# Usefull Excel Trick!!! Easy to Advance!! Keep this going!!



## coocoo (Feb 9, 2010)

I'm wondering if anyone can share a neat and Usefull excel tricks!!

It can be something easy or advance. Anything would be great!

Here's mine:
To copy just the subtotals into another spreadsheet (instead of selecting one ea. row/cell one by one)

Select the are you'd like to copy - F5, special - visible cell only - copy. Then paste in the diff area/spreadsheet.
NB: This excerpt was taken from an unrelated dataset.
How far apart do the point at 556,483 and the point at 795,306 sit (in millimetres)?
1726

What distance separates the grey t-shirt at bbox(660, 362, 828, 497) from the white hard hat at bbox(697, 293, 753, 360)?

You will only copy the visible area only.

Any other trick/shortcut would be greatly appreciated.


----------



## VoG (Feb 9, 2010)

=A1+B1+N("AddsA1toB1")

Displays what the formula does in the formula bar but not the result.


----------



## coocoo (Feb 9, 2010)

Hi VoG,

When i try that it gives me this result #name?.  Any idea why


----------



## roscoe (Feb 9, 2010)

disregard


----------



## ZVI (Feb 9, 2010)

coocoo said:


> ...Any idea why


Seems that you've used non English version of Excel.
This macro sets the required formula irregardless of Excel localization: 

```
Sub Test()
  [A1].Value = 1
  [B1].Value = 2
  [C1].Formula = "=A1+B1+N(""MyComment:AddsA1toB1"")"
End Sub
```


----------



## Legacy 139926 (Feb 9, 2010)

Quick and easy way of converting a 7 digit Julian date (i.e. YYYYDDD. 31 Jan 2010 would read 2010031) back to a normal date is using the DATE function. So: 

```
=DATE(LEFT(A1,4),1,RIGHT(A1,3))
```
 Assuming Cell A1 contains the julian date. 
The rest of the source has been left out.